::: Source excerpt :::
Continuity

[Ethan3141]

Hey so basically I have to show that [MATH]f(x) = \begin{cases} x & \text{if } x \in \mathbb{Q} \\ 0 & \text{if } x \in \mathbb{R}/\mathbb{Q} \end{cases} [/MATH]Is only continuous at x=0.
There are a couple of things bothering me about this question:
Firstly, I prove the function isn't continuous at [MATH]x\neq0[/MATH] but to do this I split it into two cases: [MATH]x \in \mathbb{Q}/\mathbb{0}[/MATH] and [MATH]x \in \mathbb{R}/\mathbb{Q}[/MATH] (The method I use in both is the same so I will just show the working for one case)
Case 1: [MATH]x \in \mathbb{Q}/\mathbb{0}[/MATH]: Let [MATH](x_n)_n[/MATH] be a sequence of irrational numbers converging to [MATH]a[/MATH]Then [MATH]f(x)=x[/MATH] but [MATH]\lim_{n\to\infty}{f(x_n)}=0[/MATH] Thus [MATH]f(x)[/MATH] is not continuous when [MATH]x \in \mathbb{Q}/\mathbb{0}[/MATH]
Question 1: Is this method correct?
Question/Clarification 2: How does the limit of the sequence not being equal to value of the function at that point mean it is not continuous? The lecturer kept referring to this fact in our seminar but I don't think he has introduced it or if he has then it made no sense to me.
Question 3: Is there a shorter way of writing "Let [MATH](x_n)_n[/MATH] be a sequence of irrational numbers converging to [MATH]a[/MATH]"?
Maybe [MATH](x_n)_n\subseteq(\mathbb{Q}/\mathbb{0})\longrightarrow a[/MATH]?
Any help would be greatly appreciated.

Thanks, Ethan

 

[pka]

Hey so basically I have to show that [MATH]f(x) = \begin{cases} x & \text{if } x \in \mathbb{Q} \\ 0 & \text{if } x \in \mathbb{R}\setminus\mathbb{Q} \end{cases} [/MATH]Is only continuous at x=0.
There are a couple of things bothering me about this question:
Firstly, I prove the function isn't continuous at [MATH]x\neq0[/MATH] but to do this I split it into two cases: [MATH]x \in \mathbb{Q}\setminus\mathbb{0}[/MATH] and [MATH]x \in \mathbb{R}/\mathbb{Q}[/MATH] (The method I use in both is the same so I will just show the working for one case)
Case 1: [MATH]x \in \mathbb{Q}/\mathbb{0}[/MATH]: Let [MATH](x_n)_n[/MATH] be a sequence of irrational numbers converging to MATH]a[/MATH]
Then [MATH]f(x)=x[/MATH] but [MATH]\lim_{n\to\infty}{f(x_n)}=0[/MATH] Thus [MATH]f(x)[/MATH] is not continuous when [MATH]x \in \mathbb{Q}\setminus\mathbb{0}[/MATH]Question 1: Is this method correct?
:::
- Task brief -
Please copy the continuity thread from "Question/Clarification 2: How" to "be greatly appreciated.", switching "lecturer" to "professor" throughout. The data after this point is separate material, unrelated to the continuity thread.
::: Recorded data :::
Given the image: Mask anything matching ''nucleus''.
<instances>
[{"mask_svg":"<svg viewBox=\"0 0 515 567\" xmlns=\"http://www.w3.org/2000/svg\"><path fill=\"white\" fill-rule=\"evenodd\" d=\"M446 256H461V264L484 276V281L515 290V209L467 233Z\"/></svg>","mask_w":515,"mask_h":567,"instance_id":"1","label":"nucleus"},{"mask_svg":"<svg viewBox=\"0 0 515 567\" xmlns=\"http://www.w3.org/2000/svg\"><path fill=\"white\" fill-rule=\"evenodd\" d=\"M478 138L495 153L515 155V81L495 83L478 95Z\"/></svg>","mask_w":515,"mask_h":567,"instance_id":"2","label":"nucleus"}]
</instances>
:::
- The solution -
Question/Clarification 2: How does the limit of the sequence not being equal to value of the function at that point mean it is not continuous? The professor kept referring to this fact in our seminar but I don't think he has introduced it or if he has then it made no sense to me.
Question 3: Is there a shorter way of writing "Let [MATH](x_n)_n[/MATH] be a sequence of irrational numbers converging to [MATH]a[/MATH]"?
Maybe [MATH](x_n)_n\subseteq(\mathbb{Q}/\mathbb{0})\longrightarrow a[/MATH]?
Any help would be greatly appreciated.